▸ TASK BRIEF
Check each line of the entries for "site" and report the ones that have it.

▸ DATA SUPPLIED
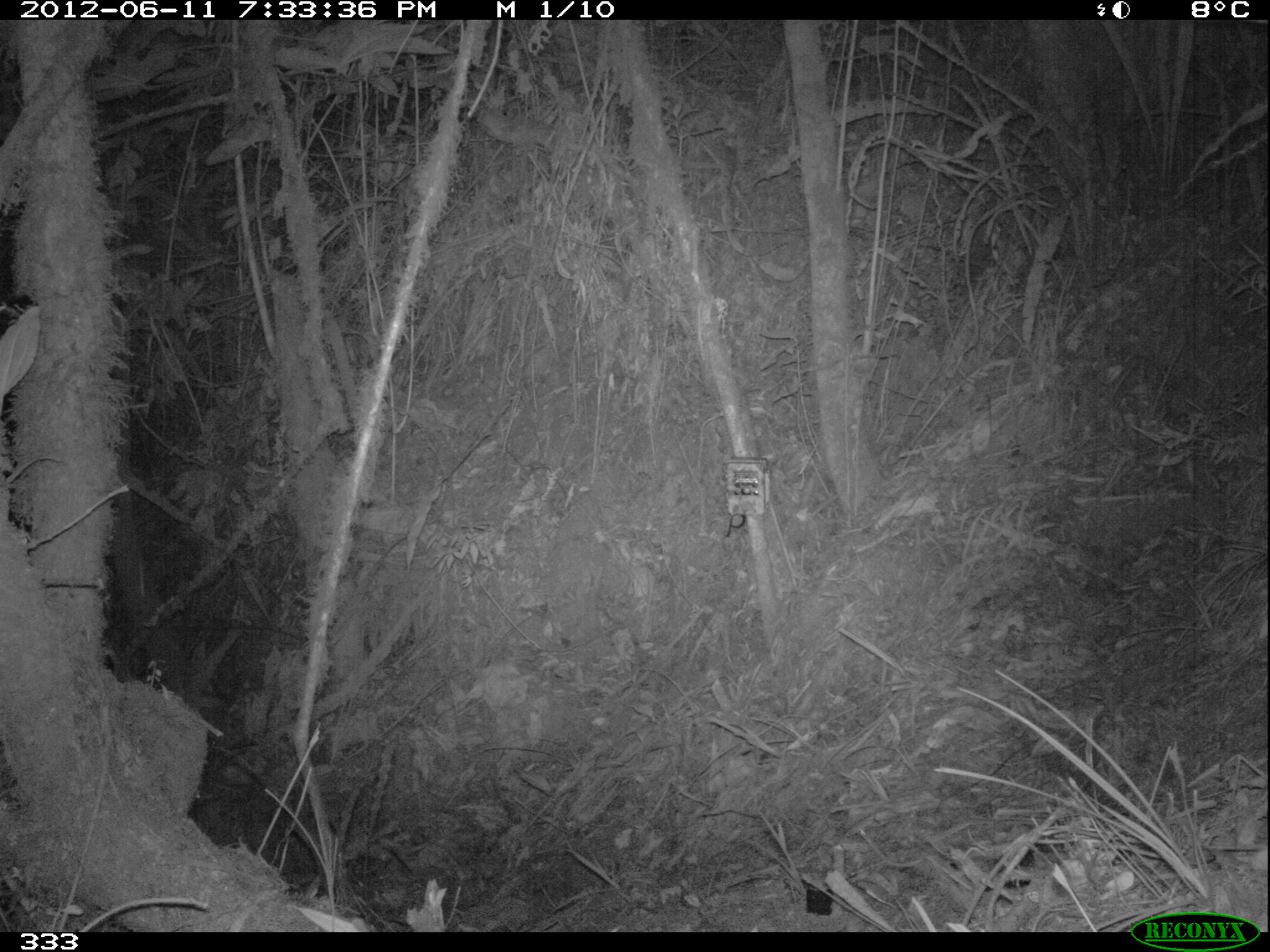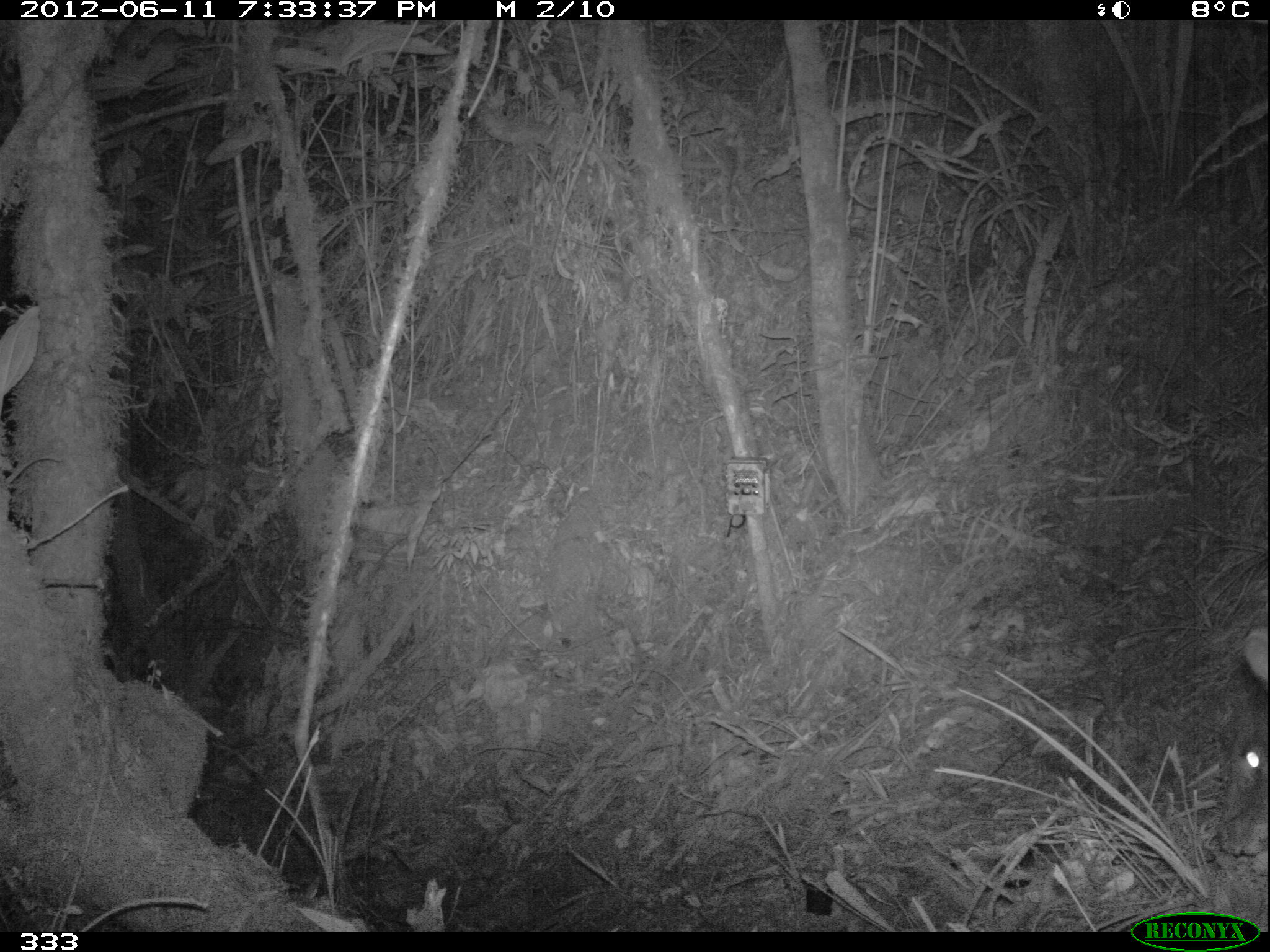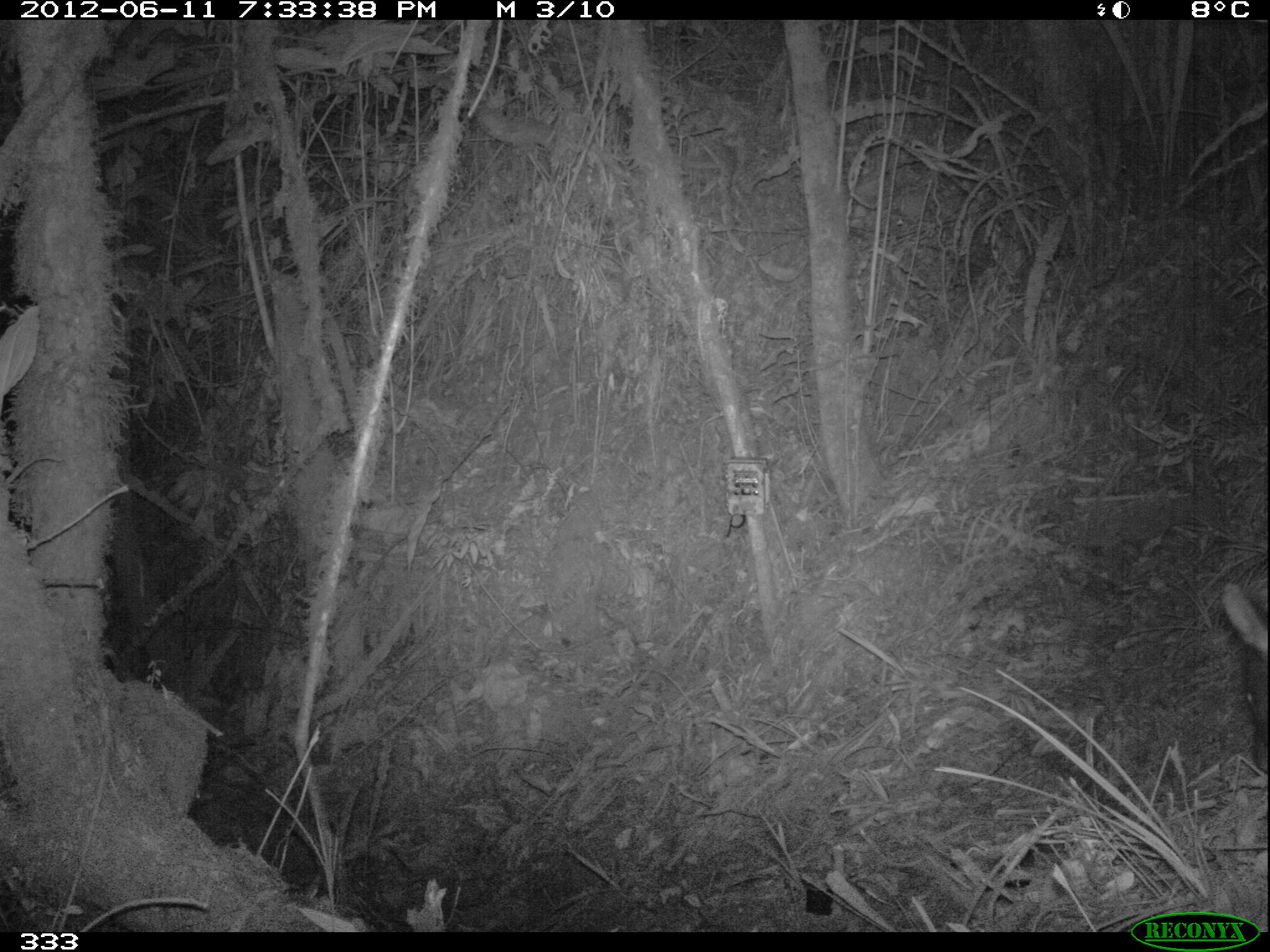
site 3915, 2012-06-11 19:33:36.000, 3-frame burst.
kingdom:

* * *

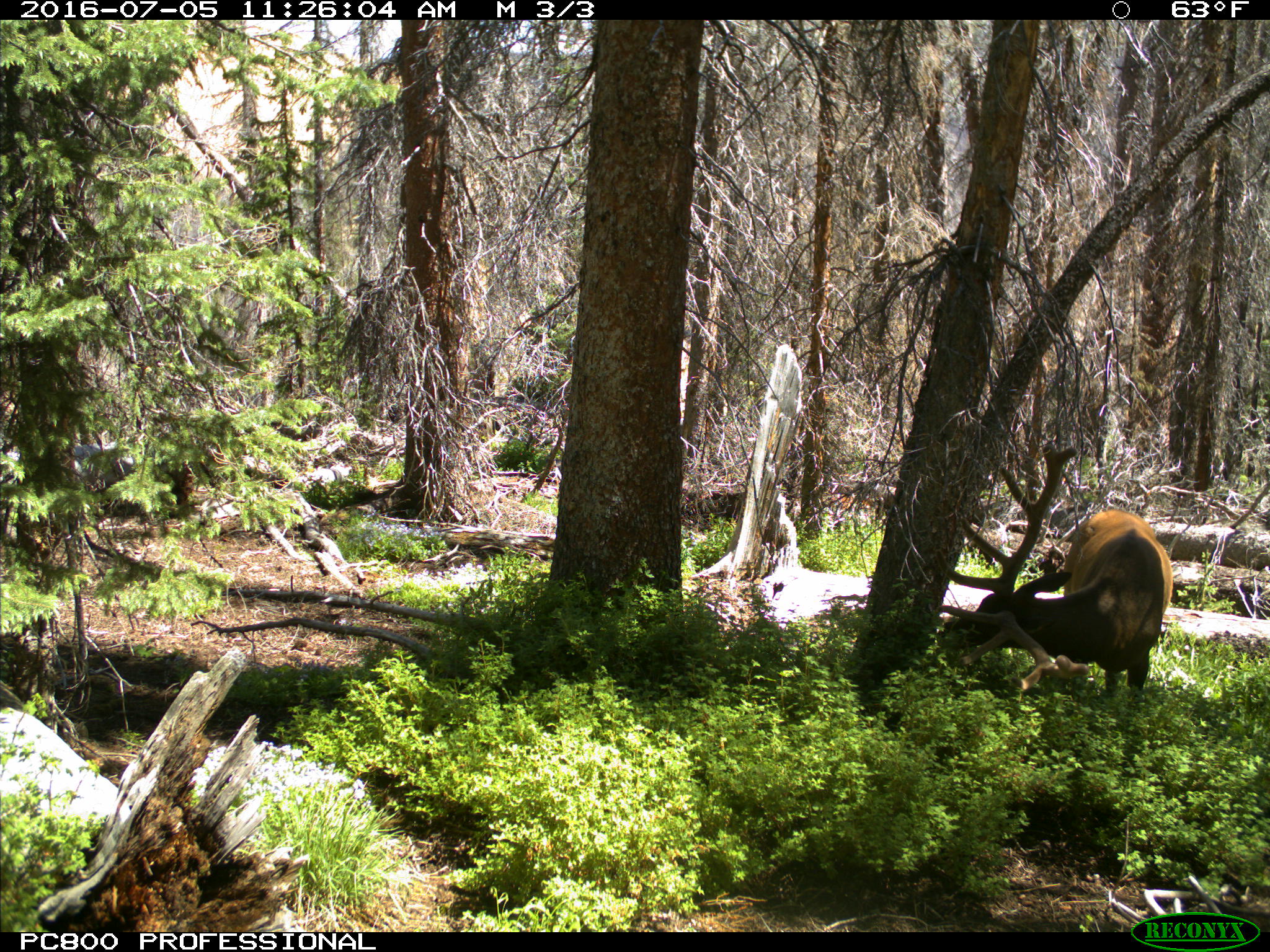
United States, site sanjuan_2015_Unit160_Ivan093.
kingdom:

▸ TASK OUTPUT
site 3915, 2012-06-11 19:33:36.000, 3-frame burst.
United States, site sanjuan_2015_Unit160_Ivan093.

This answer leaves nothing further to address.